Edited December 12, 2005 by szupie (see edit history)

[ruben1405241511 0]

This is something very helpful for webmasters, that want to change their server configuration but don't know how. It is a textfile that you load up to your web server to give it instructions on changing the configuration, but he actually explained that.Posts like yours (that don't contribute anything to the topic) are considered spam.I think that this is a great tutorial, thanks a lot for it. It would be of great help though, if you could mention your sources so that one can search for advanced knowledge of the topic.Did you write this by yourself? Because then I think you deserve more credits than you got because so much "real" information is included as comment in the code.

[Quatrux 4]

I wrote this myself, I had been using .htaccess for a long time for personal things, but when I gathered up my info to know this, I just browsed google for maybe ".httaccess tutorial" and browsed some links and used what was useful but the error code explanaitions in the php $e array - I just copied and pasted the text and edited it a bit.

 

by the way, I think that:

 

php_flag serversignature off

php_flag servertokens minimal

 

does not work, I am not sure because it is httpd.conf settings..

[ruben1405241511 0]

Recommendation to all of you

Always include a new line at the end of your .htaccess document.

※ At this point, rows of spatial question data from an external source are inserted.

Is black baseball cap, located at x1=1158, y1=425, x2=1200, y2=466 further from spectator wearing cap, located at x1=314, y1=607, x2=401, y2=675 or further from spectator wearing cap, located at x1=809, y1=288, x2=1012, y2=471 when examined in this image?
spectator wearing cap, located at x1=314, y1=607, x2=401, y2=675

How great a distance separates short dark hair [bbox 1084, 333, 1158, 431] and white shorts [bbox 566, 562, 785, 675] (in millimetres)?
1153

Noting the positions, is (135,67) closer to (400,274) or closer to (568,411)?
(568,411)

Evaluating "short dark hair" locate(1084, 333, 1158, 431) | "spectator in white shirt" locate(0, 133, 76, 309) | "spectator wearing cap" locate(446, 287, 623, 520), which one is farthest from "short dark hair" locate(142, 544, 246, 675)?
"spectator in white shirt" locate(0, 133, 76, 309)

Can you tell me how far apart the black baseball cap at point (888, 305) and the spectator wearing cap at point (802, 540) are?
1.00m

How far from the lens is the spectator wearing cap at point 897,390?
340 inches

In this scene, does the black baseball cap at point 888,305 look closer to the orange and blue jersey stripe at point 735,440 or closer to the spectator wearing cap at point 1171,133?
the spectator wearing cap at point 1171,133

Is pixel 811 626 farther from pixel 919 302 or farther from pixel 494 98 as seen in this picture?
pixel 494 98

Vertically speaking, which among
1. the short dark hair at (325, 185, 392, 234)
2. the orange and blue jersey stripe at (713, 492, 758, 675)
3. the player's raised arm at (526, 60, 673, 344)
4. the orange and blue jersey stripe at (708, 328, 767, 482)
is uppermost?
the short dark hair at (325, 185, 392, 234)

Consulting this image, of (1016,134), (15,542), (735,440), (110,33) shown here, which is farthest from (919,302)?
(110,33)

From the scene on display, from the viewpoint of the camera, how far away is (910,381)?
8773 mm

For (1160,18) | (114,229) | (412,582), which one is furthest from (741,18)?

It is not important until you change something in Cpanel.

I had a very hard time, trying to figure out why I got an internal server error (was to stupid to read the error log, but anyway), but in the end I figured out, that it happened because I changed some Handlers in the Cpanel, which led to the last line of my .htaccess looking like this:

magic_quotes_runtime offAddHandler php php4

or something like that..

It took me ages to figure out what was wrong, because I didn't remember screwing anything up. So be careful regarding this behaviour.